PLASMA konvalesen digunakan dalam dunia medis, khususnya saat ini dalam penanganan Covid-19. Plasma konvalesen diambil dari penyintas Covid-19 untuk didonorkan kepada pasien Covid-19. Cara ini dainggap sebagai alternatif yang baik untuk mengupayakan kesembuhan pasien Covid-19.
Praktiknya, secara sederhana penyintas Covid-19 yang sudah sembuh dan telah melalui serangkaian pengecekan dan memenuhi persyaratan diambil darah plasmanya yang telah mempunyai antibodi. Setelah itu, darah tersebut ditransfusikan kepada orang lain yang sedang terinfeksi Covid-19. Dengan begitu, diharapkan antibodi yang diberikan melalui plasma dapat membantu melawan infeksi yang berlangsung.
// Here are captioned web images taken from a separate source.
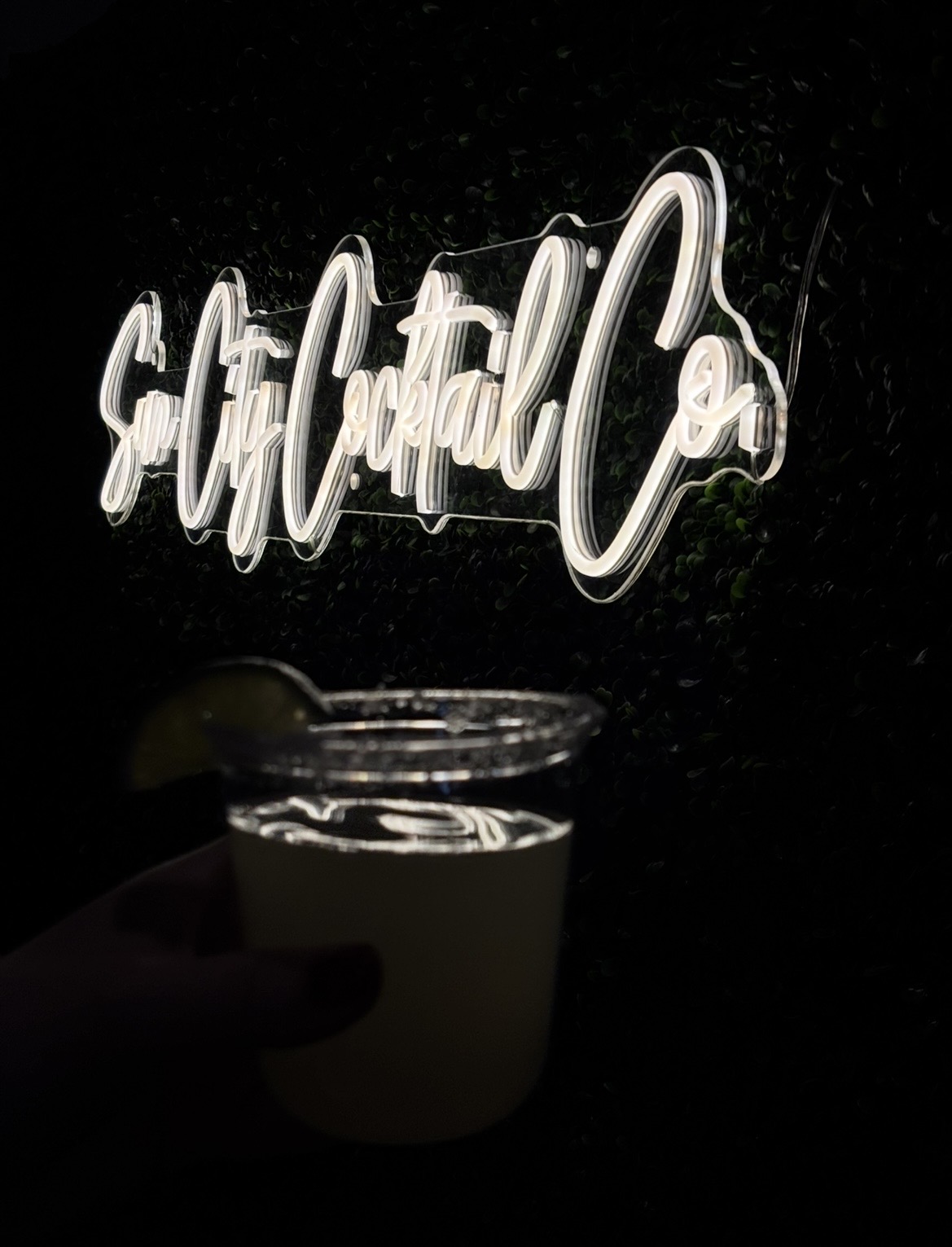 White neon "Cocktails" sign glowing above cocktail glasses at Sun City Cocktail Co. mobile bar setup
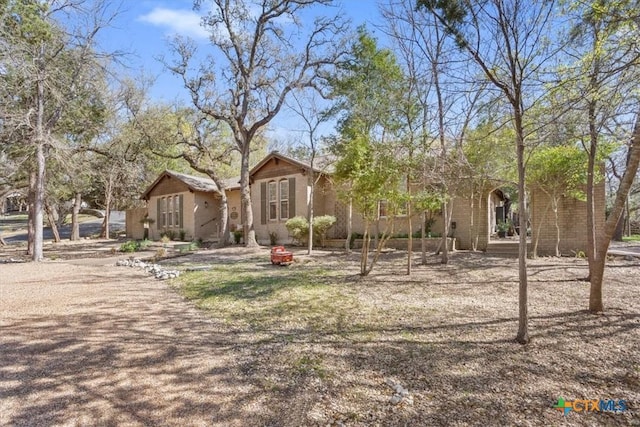 view of yard with an outdoor fire pit
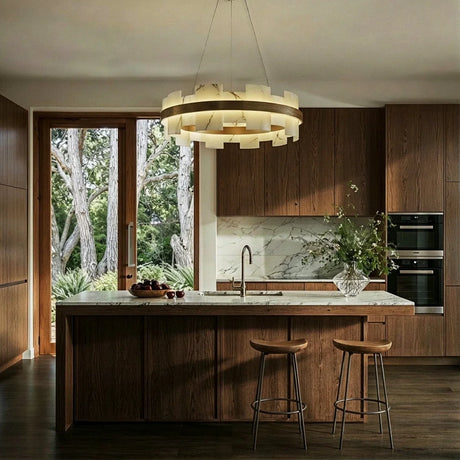 A lit stone ring above a kitchen island beside a garden door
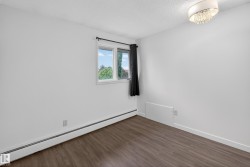 Room featuring wood-finish flooring, white baseboards, a window with exterior views, and a modern ceiling light fixture - 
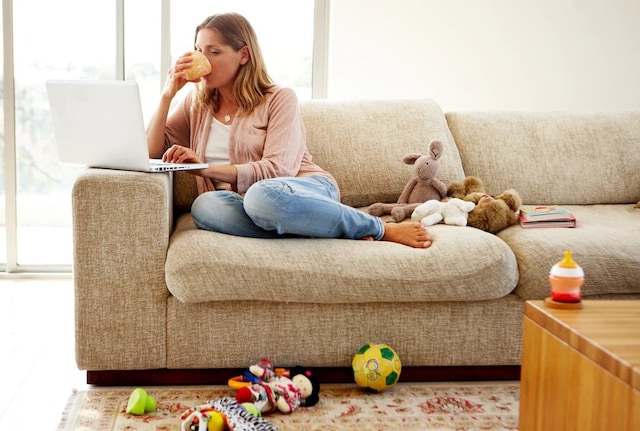 Mother working on laptop from home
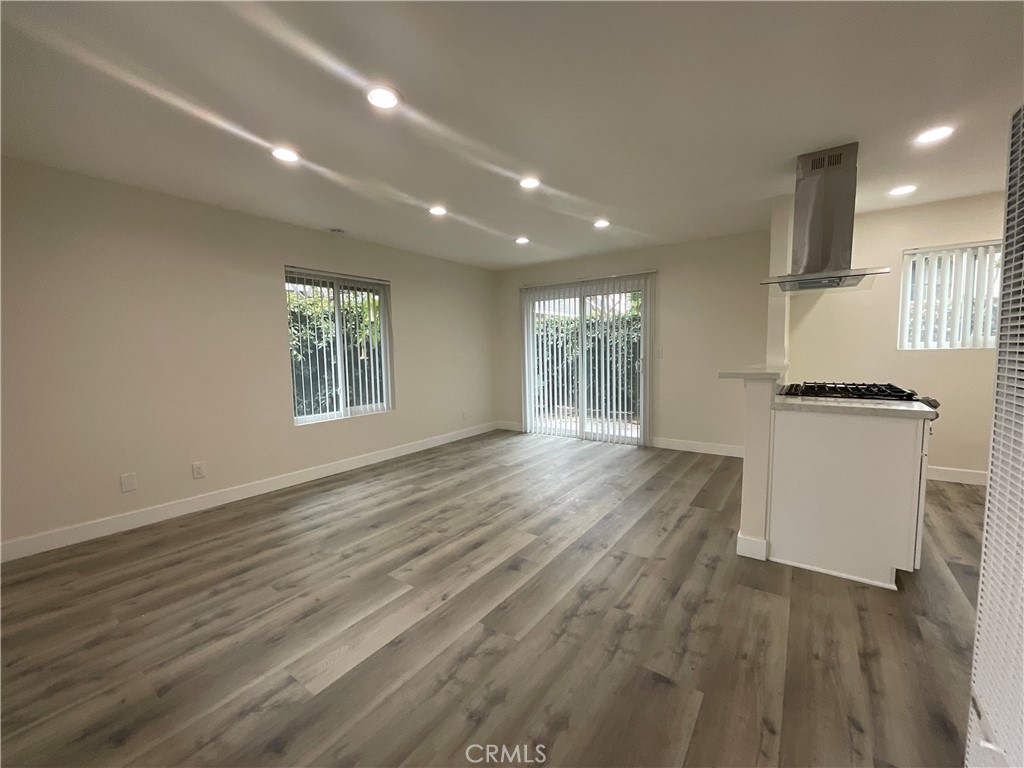 16862 Green, Unit 2 Huntington Beach, CA 92649 - Photo 2 of 13 a view of an empty room with wooden floor and a window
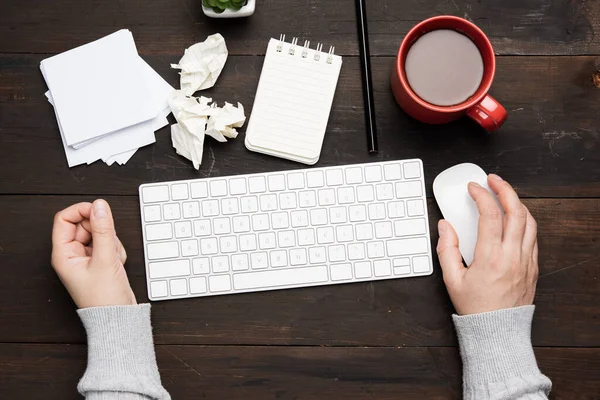 white wireless keyboard and mouse on a wooden brown table, next to a white cup with coffee, top view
Lantas, bagaimana hukumnya dalam Islam? Bagaimana jika plasma yang didonorkan berasal dari seorang non-Muslim ataupun dari lawan jenis yang bukan mahram, apakah hal itu diperbolehkan?
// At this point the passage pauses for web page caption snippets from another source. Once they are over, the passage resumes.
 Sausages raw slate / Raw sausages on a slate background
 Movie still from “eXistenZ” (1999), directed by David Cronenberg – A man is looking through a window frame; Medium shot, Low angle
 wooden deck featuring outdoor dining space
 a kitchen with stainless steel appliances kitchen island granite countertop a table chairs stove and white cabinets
BACA JUGA:Â Pasien Covid-19 di Pakistan Sembuh dengan Terapi Plasma, Dokter: Alhamdulillah
Dikutip dari penjelasan Direktur Rumah Fiqih Indonesia (RFI) Ustaz Ahmad Sarwat di laman Republika, Sabtu (30/1/2021), para ulama kontemporer sepakat bahwa mendonorkan darah dan organ tubuh adalah boleh. Kendati darah atau organ yang didonorkan itu adalah berasal dari non-Muslim ataupun nonmahram. Sebab, tak ada satu pun dalil baik dalam Alquran maupun hadis yang melarang hal itu.
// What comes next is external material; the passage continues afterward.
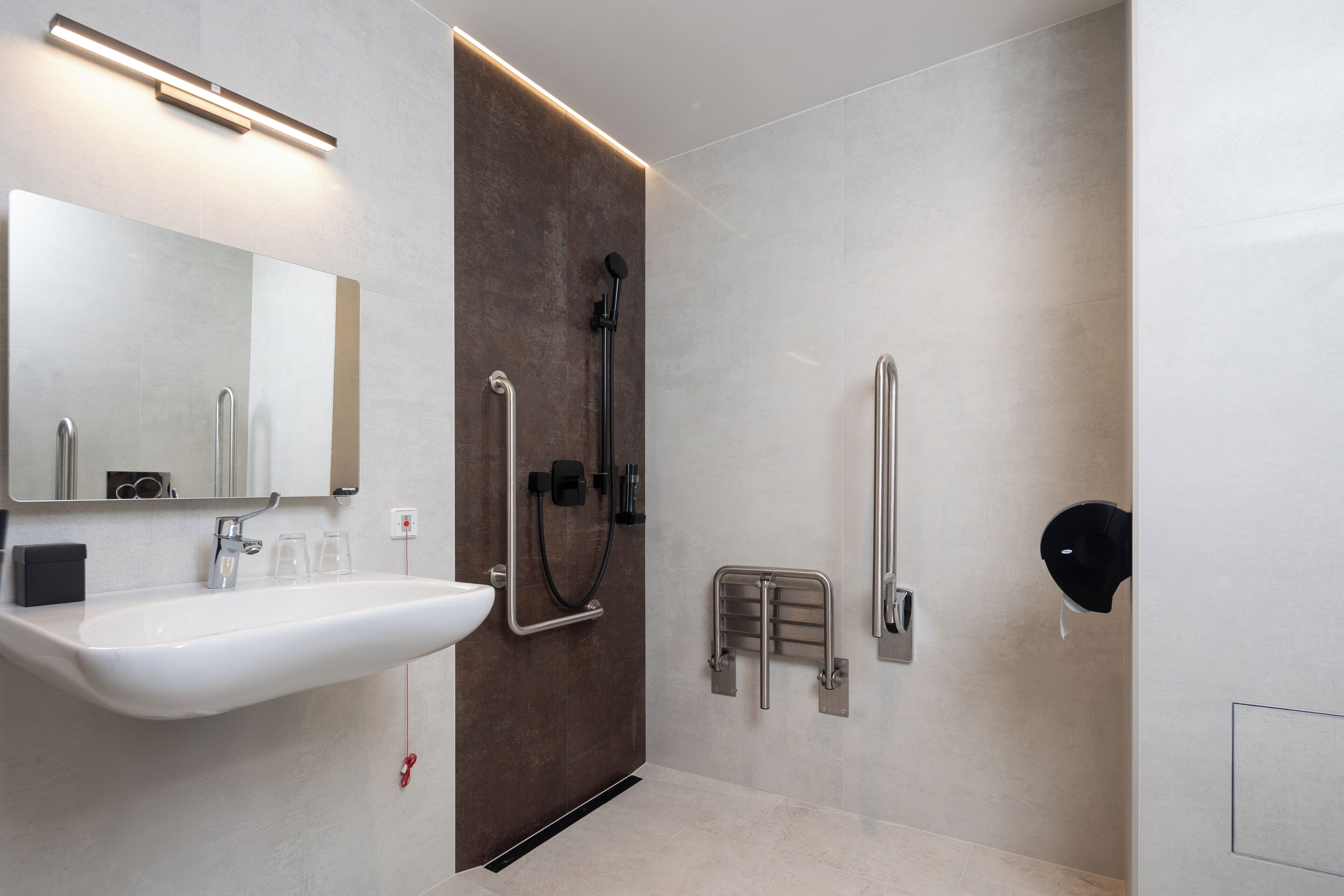 Un baño moderno con un lavamanos blanco, un espejo, una ducha con cabezal de ducha manual y una barandilla.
“Tidak ada i’llat yang membuatnya jadi terlarang. Dalilnya adalah justru karena tidak ada dalil yang melarang, karena kan hukum itu pada dasarnya boleh baru akan berubah tidak boleh kalau ada dasar pelarangannya,” jelas Ustaz Ahmad Sarwat.
“Transfer (darah/plasma) atau cangkok (organ tubuh bagian dalam) atau donor dan sebagainya tidak pernah ada dalil dari Nabi dari hadis ataupun juga dari Quran yang mengatakan itu tidak boleh. Sehingga selama tidak ada dalil yang melarangnya maka hukumnya pada dasarnya sah-sah saja,” lanjutnya.
Dia juga menjelaskan, tubuh orang non-Muslim tidak najis. Kendati ada keterangan berkaitan dengan hal itu, pemaknaannya bukan hakiki melainkan majazi. Karena itu, kendati yang mendonor plasma konvalesen adalah non-sMuslim dan penerimanya adalah Muslim tidak menjadi persoalan.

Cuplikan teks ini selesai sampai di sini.